I am hooking up my new receiver and see that there is always a signal on both the S Video and Composite outputs. I hooked the receiver to the TV with S Video, and DVD to receiver with S Video. The cable and VCR are composite.
But there is a noticebly lower quality in the cable signal when running to the monitor on S Video. If I change the connection from the receiver to the TV to composite (so now Cable, Recever, and TV are all hooked up on composite), the signal is improved.
Anyone ever see this before?
Hawk
Posted on
This is nothing new or unusual, nor is it limited to NAD. I think consumers have been led down the garden path by the Japanese Audio Cartel on these video connections
Fact is, the video bandwidth of an S-video connection is, in fact, the same as it is for composite--8Mhz. So, technically speaking, you are not getting a lower quality signal by using the composite connection, so I wouldn't worry about it. Why your cable signal would be degraded going through S-video I can only guess at.

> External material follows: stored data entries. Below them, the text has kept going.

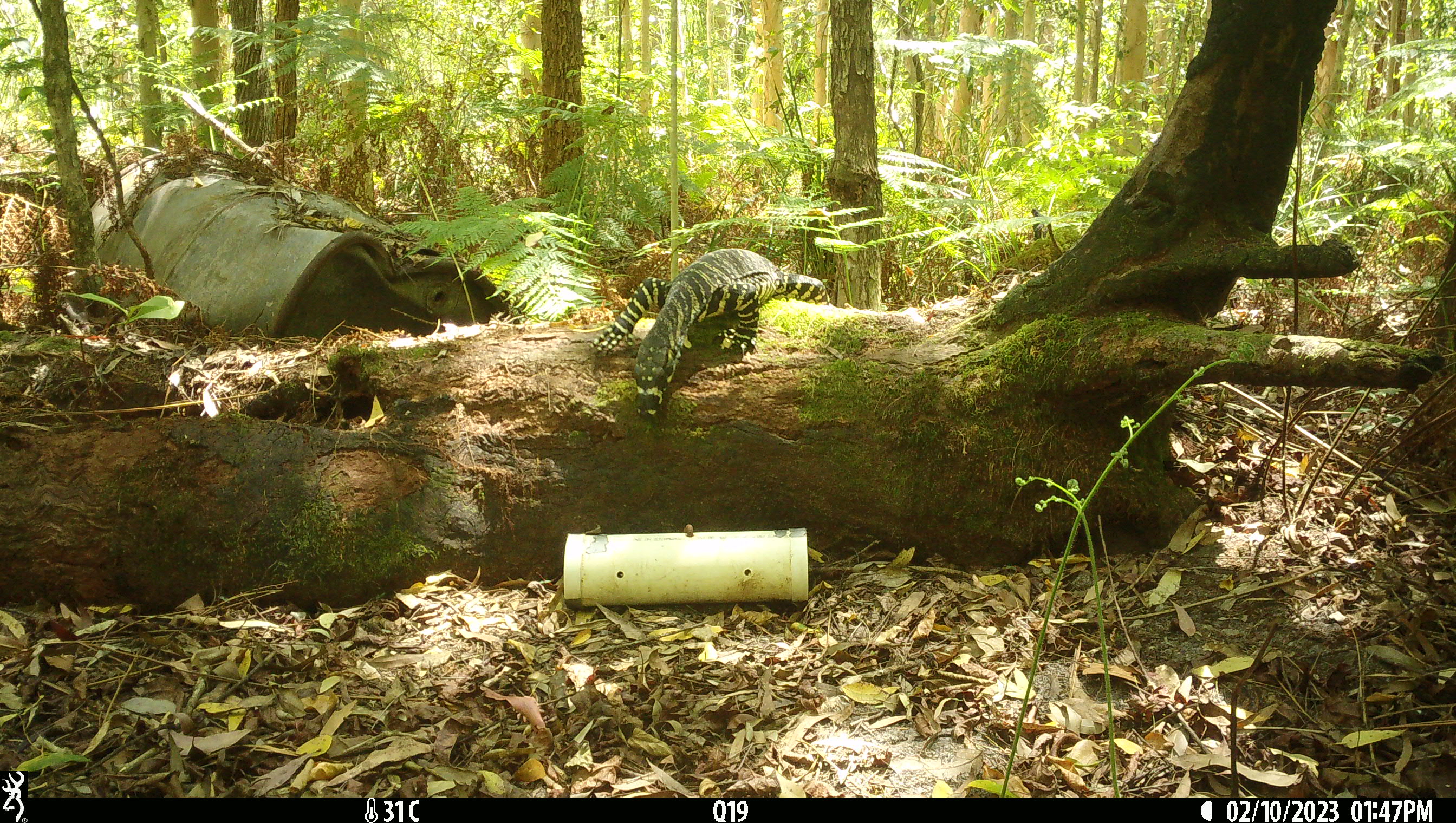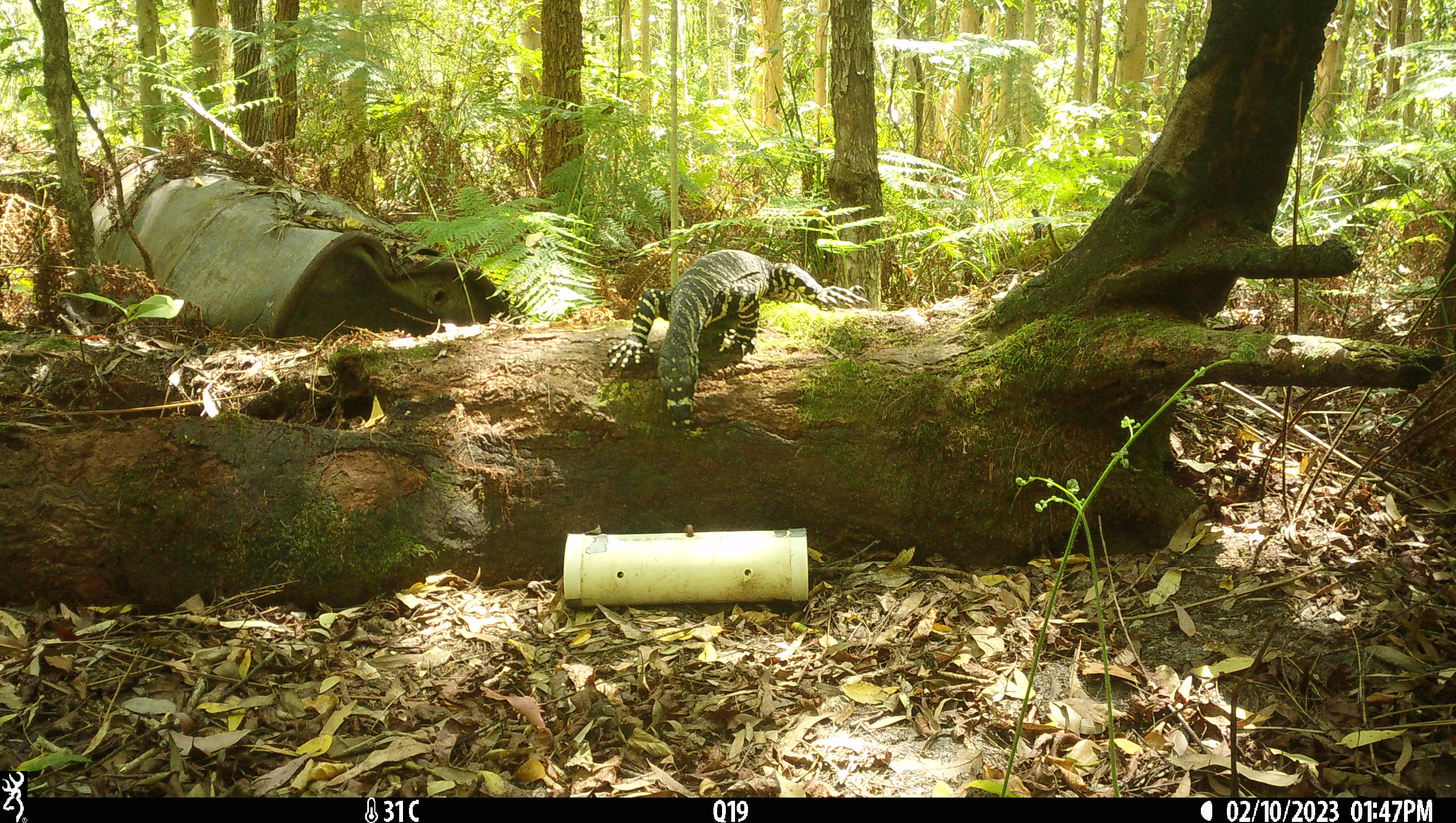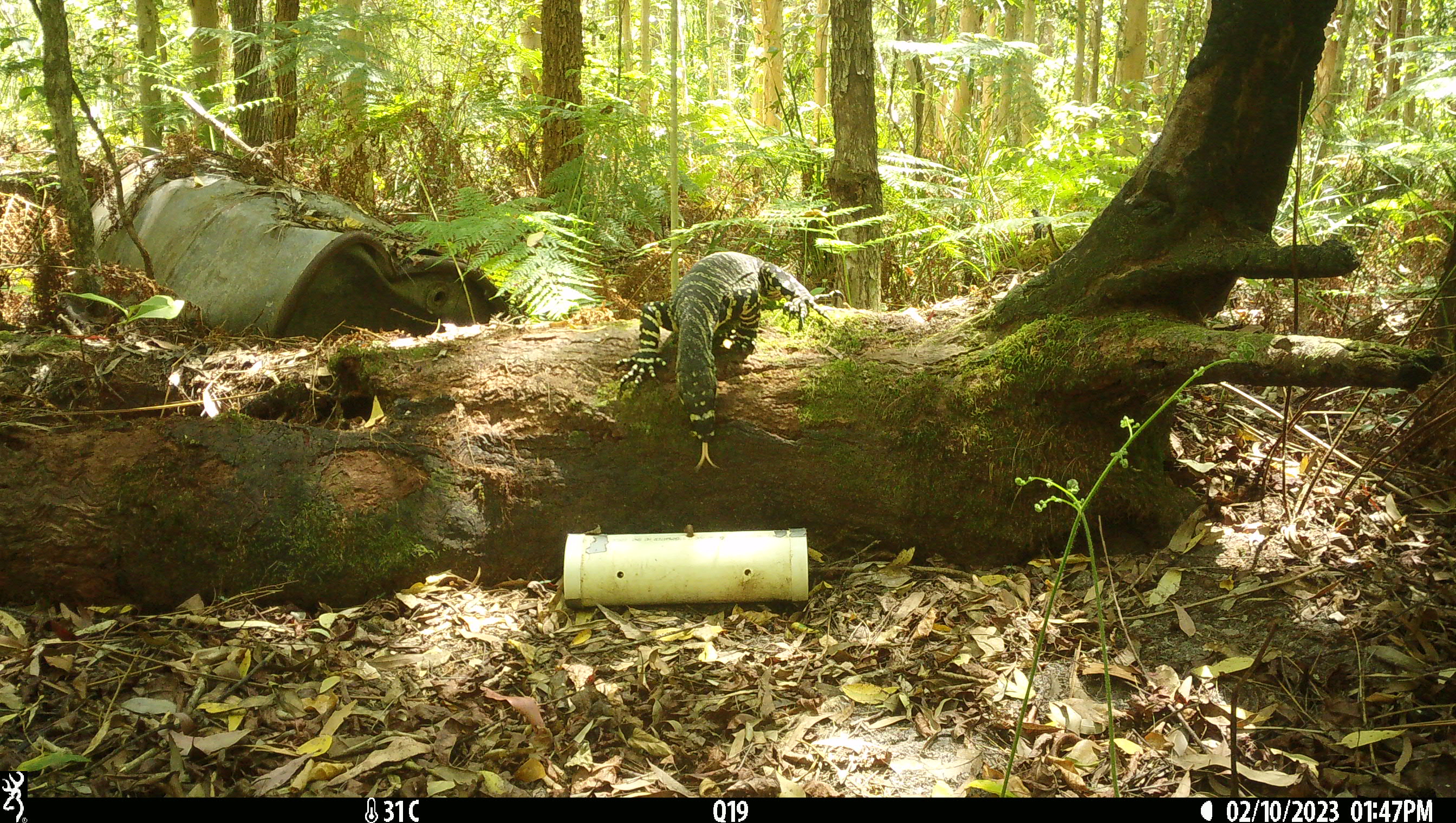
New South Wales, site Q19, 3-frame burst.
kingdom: Animalia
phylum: Chordata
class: Reptilia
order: Squamata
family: Varanidae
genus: Varanus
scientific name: Varanus varius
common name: lace monitor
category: goanna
Goanna (lace monitor) (Varanus varius).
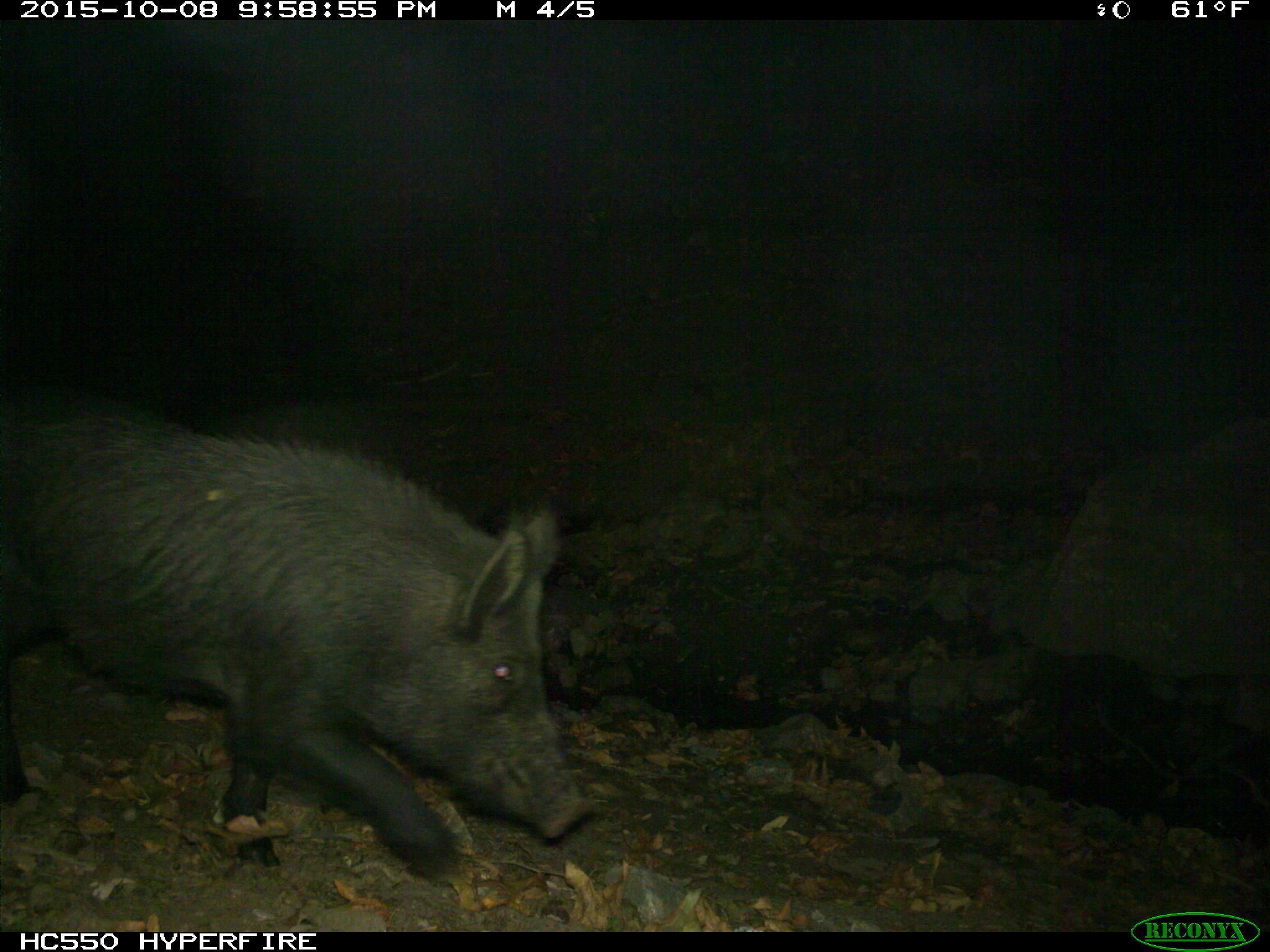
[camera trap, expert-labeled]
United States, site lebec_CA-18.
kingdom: Animalia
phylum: Chordata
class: Mammalia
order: Artiodactyla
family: Suidae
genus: Sus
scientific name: Sus scrofa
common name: wild boar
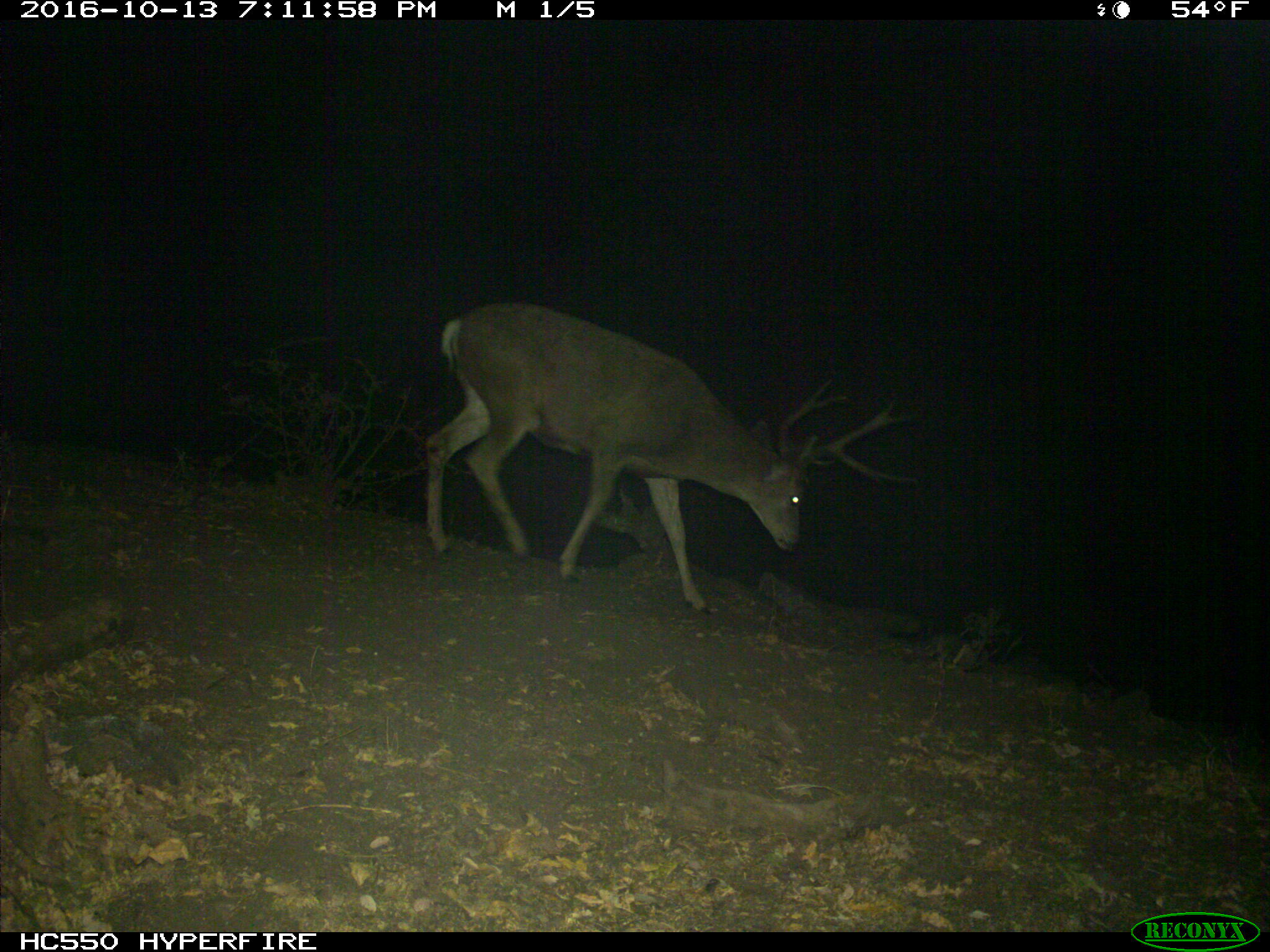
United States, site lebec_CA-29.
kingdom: Animalia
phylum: Chordata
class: Mammalia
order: Artiodactyla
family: Cervidae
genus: Odocoileus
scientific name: Odocoileus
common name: deer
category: unidentified deer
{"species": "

I am of the school that you never run your video signal through the audio receiver. It is just another processing step that can never enhance the signal, just degrade it. You are better off directly connecting the video from your sources (DVD, Cable, and VCR) directly to your TV and only connect the audio portion through the receiver. I have a Denon 3803 which even up-converts to component video, but I connect my sources directly to the TV, bypassing the receiver.